Despite having no prior experience in grant writing, Bailey landed ESSR III funds through the Arkansas Division of Elementary and Secondary Education sufficient to create the district’s first after-school program. The program, which employs seven, features different types of enrichment activities for the 150 low-income students it serves at no charge.
“We knew there was a great need for this, but when we sent out applications after we built the program, we were surprised to receive over 300 applications,” she said. “This was just in grades K-6.”
Bailey gives all the credit to the Clinton School curriculum for giving her the tools to create the program. She gave special recognition to her professor for the grants program, Barbara L’Eplattenier.
“I am so glad I chose the grants course as an elective,” Bailey said. “[L’Eplattenier] walked me through the entire process. She was so helpful and answered the phone or answered email whenever I had a question about something that I wasn’t sure about on the grants.”
Bailey isn’t done transforming the landscape of the Searcy School District. For her Capstone project, she intends to tackle another longstanding wish-list item, that of a pre-Kindergarten program to help ensure children are sufficiently prepared to start school.

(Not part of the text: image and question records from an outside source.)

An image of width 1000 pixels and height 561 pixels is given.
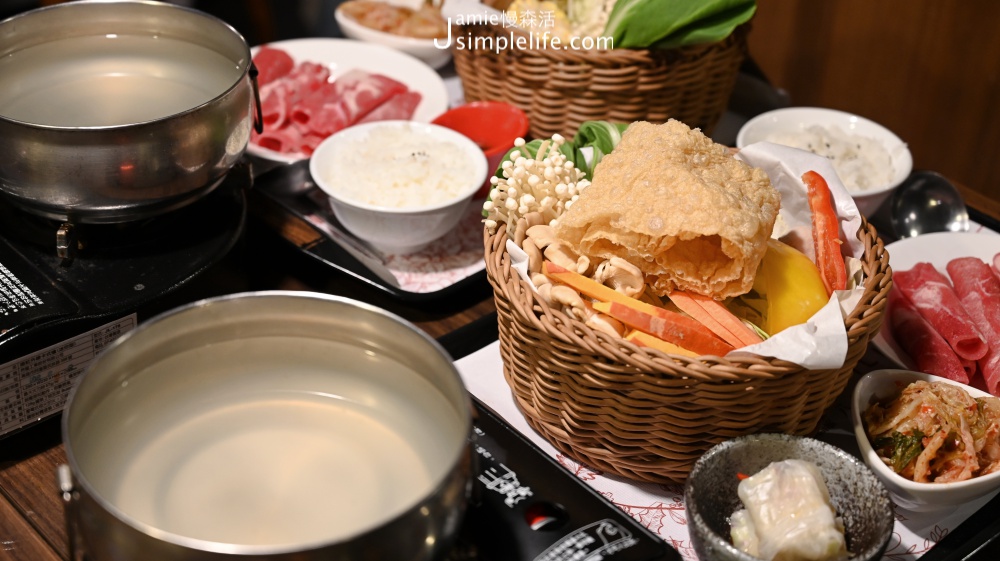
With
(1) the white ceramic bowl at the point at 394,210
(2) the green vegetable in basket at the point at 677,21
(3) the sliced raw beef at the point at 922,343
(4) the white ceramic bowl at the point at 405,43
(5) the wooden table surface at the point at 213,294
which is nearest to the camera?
(5) the wooden table surface at the point at 213,294

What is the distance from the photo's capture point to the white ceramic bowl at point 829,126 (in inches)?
78.7

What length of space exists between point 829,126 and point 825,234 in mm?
881

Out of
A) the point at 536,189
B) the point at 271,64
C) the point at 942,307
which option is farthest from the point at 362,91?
the point at 942,307

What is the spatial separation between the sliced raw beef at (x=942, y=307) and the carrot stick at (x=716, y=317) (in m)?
0.48

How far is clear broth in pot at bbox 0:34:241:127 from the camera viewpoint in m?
1.55

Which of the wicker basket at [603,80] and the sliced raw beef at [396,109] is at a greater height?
the wicker basket at [603,80]

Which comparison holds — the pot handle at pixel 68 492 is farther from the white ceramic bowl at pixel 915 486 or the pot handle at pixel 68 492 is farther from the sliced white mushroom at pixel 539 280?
the white ceramic bowl at pixel 915 486

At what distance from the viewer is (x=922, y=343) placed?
1522 mm

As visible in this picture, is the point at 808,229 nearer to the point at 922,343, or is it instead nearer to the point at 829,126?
the point at 922,343

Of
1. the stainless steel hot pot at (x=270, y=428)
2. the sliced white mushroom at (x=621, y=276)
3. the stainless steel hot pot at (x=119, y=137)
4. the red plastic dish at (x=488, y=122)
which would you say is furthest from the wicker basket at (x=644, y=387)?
the red plastic dish at (x=488, y=122)

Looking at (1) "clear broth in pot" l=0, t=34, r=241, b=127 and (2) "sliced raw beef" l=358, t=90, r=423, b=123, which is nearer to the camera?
(1) "clear broth in pot" l=0, t=34, r=241, b=127

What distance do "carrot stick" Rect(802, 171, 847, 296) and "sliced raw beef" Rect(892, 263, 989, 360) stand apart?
0.29m

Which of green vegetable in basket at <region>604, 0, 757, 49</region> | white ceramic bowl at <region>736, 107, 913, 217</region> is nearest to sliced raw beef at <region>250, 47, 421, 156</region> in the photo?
green vegetable in basket at <region>604, 0, 757, 49</region>

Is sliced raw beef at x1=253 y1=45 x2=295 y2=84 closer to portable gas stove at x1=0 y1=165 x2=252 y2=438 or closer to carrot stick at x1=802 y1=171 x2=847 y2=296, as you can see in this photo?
portable gas stove at x1=0 y1=165 x2=252 y2=438
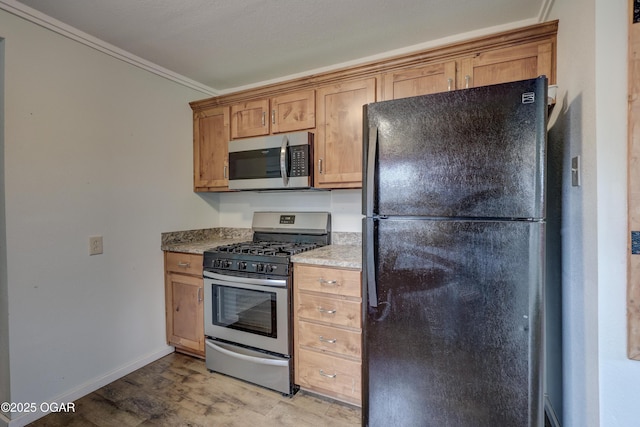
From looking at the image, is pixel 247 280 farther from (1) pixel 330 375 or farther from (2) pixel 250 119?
(2) pixel 250 119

She’s determined to bring the ambitious program into reality in time for the start of the 2022-2023 school year.
“My project will address the lack of Kindergarten readiness for students in our school district,” she said. “We know our low-income families do not have the opportunity to pay for their children to attend pre-K, so they don’t get the education that some of their peers start with. We want to give them the opportunity to be caught up and ready to go once they walk through those Kindergarten doors.
“We’re going to start small, maybe two to three pre-K classes. We have to find a facility; we don’t know at the moment if we’re going to do our own facility or if we’re going to house the first year at one of our campuses or at multiple campuses. That’s the exciting part, digging in and figuring out how it’s all going to work.”